Reading the records below, find how many lines include the word "Zealand" and give that number alone.

[Records from a data collection]
# # # # #

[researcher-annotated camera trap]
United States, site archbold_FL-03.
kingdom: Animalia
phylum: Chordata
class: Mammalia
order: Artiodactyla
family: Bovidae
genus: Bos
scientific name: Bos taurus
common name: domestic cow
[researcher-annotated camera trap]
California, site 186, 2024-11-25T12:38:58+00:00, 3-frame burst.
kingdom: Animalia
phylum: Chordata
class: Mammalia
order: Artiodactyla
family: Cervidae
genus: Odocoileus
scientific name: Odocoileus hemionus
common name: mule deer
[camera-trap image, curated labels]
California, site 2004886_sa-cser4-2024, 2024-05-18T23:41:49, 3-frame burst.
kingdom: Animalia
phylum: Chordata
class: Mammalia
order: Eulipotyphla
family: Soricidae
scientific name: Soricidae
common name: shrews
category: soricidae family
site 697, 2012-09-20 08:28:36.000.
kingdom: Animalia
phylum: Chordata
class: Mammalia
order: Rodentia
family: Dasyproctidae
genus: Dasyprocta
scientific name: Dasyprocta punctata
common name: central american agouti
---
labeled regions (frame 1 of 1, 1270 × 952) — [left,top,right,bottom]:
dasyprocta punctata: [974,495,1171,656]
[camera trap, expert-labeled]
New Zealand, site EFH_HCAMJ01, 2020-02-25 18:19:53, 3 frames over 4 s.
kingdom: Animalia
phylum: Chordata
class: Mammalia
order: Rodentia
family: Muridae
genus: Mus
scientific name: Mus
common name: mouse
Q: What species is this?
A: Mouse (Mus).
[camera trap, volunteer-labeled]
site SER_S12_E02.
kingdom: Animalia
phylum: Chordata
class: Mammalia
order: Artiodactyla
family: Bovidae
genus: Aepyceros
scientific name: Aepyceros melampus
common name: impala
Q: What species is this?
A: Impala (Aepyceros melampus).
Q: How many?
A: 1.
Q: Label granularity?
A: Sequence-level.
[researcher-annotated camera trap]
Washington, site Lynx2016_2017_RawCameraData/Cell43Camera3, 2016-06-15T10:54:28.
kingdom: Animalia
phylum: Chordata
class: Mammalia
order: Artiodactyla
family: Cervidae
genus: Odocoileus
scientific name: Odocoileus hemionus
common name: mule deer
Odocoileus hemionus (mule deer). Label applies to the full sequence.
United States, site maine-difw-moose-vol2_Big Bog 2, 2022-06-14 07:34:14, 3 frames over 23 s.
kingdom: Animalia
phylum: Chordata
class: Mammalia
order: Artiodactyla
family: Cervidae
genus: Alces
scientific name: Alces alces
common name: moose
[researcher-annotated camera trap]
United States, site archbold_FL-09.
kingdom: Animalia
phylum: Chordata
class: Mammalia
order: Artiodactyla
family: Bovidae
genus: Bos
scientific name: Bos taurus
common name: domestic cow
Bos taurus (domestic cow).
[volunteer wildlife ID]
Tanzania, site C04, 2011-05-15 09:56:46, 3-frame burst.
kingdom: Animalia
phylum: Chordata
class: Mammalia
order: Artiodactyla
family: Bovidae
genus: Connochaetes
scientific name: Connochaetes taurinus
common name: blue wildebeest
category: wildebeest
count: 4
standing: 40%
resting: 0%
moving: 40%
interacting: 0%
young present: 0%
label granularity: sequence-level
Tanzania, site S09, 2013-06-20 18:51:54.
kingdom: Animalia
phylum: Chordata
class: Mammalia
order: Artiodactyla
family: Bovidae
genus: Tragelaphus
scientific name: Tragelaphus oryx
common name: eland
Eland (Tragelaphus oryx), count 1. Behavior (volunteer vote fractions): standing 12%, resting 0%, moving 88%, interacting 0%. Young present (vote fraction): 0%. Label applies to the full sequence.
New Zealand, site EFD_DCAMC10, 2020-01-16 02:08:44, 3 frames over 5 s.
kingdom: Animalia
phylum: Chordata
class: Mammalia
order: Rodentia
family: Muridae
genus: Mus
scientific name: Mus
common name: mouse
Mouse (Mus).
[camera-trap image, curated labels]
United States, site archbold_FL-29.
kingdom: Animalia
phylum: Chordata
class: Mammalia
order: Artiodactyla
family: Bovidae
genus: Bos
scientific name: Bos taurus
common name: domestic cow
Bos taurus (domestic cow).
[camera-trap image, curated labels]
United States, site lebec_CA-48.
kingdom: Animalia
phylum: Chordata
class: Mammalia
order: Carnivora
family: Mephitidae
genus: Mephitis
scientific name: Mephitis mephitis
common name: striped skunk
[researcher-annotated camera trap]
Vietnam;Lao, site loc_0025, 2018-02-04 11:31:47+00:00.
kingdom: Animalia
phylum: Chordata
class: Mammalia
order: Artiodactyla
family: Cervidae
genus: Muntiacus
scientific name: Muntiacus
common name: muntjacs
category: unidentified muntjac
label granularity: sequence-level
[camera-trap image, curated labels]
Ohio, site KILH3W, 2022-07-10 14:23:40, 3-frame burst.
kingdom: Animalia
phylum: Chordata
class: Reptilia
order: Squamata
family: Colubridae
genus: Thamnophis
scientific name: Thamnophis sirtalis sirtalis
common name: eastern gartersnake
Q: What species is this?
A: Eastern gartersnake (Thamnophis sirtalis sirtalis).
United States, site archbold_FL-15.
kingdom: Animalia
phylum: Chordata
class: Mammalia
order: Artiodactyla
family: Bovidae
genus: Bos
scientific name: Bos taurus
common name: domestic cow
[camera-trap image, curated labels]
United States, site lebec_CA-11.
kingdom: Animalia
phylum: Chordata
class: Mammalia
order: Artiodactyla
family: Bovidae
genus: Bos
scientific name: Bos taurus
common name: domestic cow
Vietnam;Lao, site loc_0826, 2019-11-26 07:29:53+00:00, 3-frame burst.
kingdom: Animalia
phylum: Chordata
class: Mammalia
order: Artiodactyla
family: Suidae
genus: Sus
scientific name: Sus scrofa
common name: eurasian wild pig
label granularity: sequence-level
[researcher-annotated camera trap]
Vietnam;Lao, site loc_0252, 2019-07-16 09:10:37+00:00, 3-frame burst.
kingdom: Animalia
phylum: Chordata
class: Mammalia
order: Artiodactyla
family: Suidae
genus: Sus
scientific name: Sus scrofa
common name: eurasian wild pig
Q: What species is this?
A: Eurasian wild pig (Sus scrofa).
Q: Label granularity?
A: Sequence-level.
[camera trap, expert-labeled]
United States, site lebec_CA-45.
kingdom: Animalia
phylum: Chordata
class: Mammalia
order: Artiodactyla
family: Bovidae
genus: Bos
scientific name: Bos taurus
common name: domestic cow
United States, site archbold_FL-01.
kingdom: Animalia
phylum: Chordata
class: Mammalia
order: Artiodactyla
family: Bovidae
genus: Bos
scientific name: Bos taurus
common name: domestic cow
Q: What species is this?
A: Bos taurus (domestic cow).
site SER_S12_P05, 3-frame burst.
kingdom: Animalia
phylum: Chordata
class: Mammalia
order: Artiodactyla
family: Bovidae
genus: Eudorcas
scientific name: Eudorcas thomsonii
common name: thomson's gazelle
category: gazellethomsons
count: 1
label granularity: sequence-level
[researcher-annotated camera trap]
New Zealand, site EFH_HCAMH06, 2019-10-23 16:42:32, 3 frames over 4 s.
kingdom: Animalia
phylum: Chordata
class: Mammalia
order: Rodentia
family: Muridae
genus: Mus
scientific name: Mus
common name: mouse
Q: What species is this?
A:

# # # # #

#### Output below:
3